• _Information supplied_:

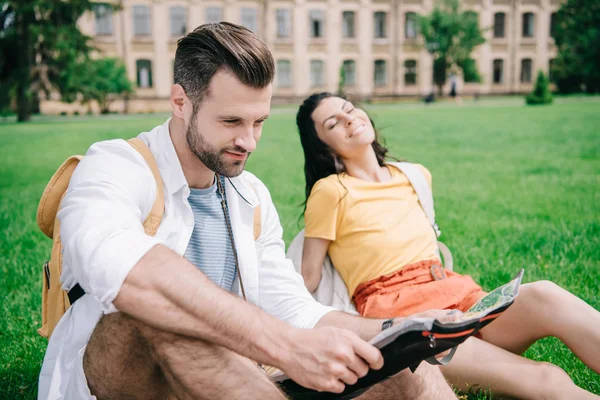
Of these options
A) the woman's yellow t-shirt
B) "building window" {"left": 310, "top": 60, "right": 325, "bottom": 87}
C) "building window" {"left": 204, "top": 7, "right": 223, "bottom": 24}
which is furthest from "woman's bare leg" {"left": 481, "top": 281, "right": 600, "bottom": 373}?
"building window" {"left": 310, "top": 60, "right": 325, "bottom": 87}

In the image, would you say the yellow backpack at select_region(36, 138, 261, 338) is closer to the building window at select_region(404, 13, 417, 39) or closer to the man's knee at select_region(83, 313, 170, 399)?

• _Aim of the task_:
Retype every item above word for word, leaving out the pictures.

• _Answer to this task_:
Of these options
A) the woman's yellow t-shirt
B) "building window" {"left": 310, "top": 60, "right": 325, "bottom": 87}
C) "building window" {"left": 204, "top": 7, "right": 223, "bottom": 24}
which is furthest from "woman's bare leg" {"left": 481, "top": 281, "right": 600, "bottom": 373}?
"building window" {"left": 310, "top": 60, "right": 325, "bottom": 87}

In the image, would you say the yellow backpack at select_region(36, 138, 261, 338) is closer to the building window at select_region(404, 13, 417, 39) or closer to the man's knee at select_region(83, 313, 170, 399)?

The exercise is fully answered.